Apostates routintely glamorize atheism as liberating. That's a transparent way to rationalize apostasy.

On rare occasion, that's a half truth. Some apostates had a rotten religious background, so there's a sense in which apostasy was liberating in relation to the bad religion they put behind them. But while atheism is sometimes liberating for what it's from, it's never liberating for what it's for. 

Of course, many apostates and atheists will dismiss that assessment as Christian propaganda. Which brings me to my next point. Recently, as I was skimming Ross Douthat on Twitter, he drew my attention to an interview with Peter Bogdanovich:


I was mildly curious because he directed The Last Picture Show–which I saw when I was about 12. That's too young to get the point of the film.
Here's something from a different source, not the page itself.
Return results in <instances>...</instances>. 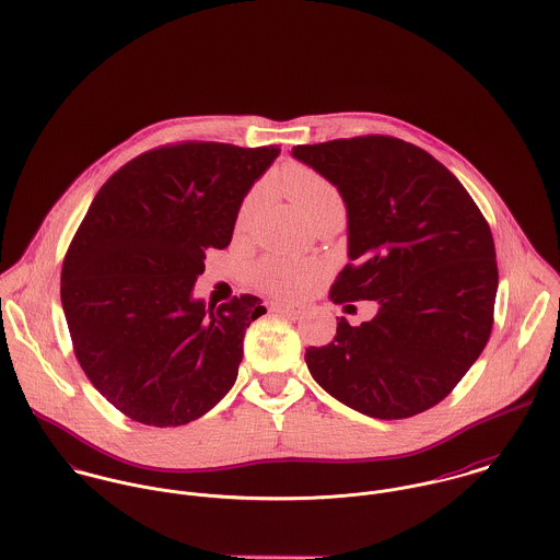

I watched it again later in life. 

Now, I'm not recommending that you read the interview. Once I got into it I had to decide if I wanted to keep reading it. I had to force myself to finish it.

Aside from the fact that it's saturated with profanity, he led such a tawdry life. And not only him, but the whole social circle he moves in. His life is a great demonstration of a life "emancipated" from any Christian direction or restraint. The same holds true for his social circle. And in that respect it punctures the mystique of a godless life. Theirs is a world in which everyone is faithless in friendship and romance. A social world of unrelieved moral ugliness. A backbiting world without fidelity or forgiveness. No one reading the interview can suppose that he had a happy, satisfying life. 

And that's why The Last Picture Show was such a great movie of its kind. Its rootless, aimless, joyless characters mirror the real world of Bogdanovich and the actors. A trail of broken lives. The Hollywood subculture.

The characters long for something better, but they have no concept of what better would be. They have no perspective beyond this world. They have no ideal of goodness. Nothing to aspire to. Just their insular secular vacuity. 

The movie is successful at that level because it's a projection of the director's worldview. Art is allegorical because art is autobiographical. The insufferable, inescapable claustrophobia of the movie allegorizes the life and soul of the director. 

That's also why, despite his great talent and promise, he made so few outstanding films. You quickly run out of good material when you have such a rancid outlook on life. Trapped in a nautilus shell. Instead of backing out into the fresh air and sunshine, they keep inching inward into an ever more constricted and stifling existence. 

That's why many Romans were attracted to Judaism and later to Christianity. Pagan morality wasn't liberating, but poisonous to the soul. 

1 comment:

  1. Reminds me of Hugh Hefner. His parents were Methodists. His mother wanted him to become a missionary.

    It was sad to see him pathetically shuffling with his walking frame just before he died.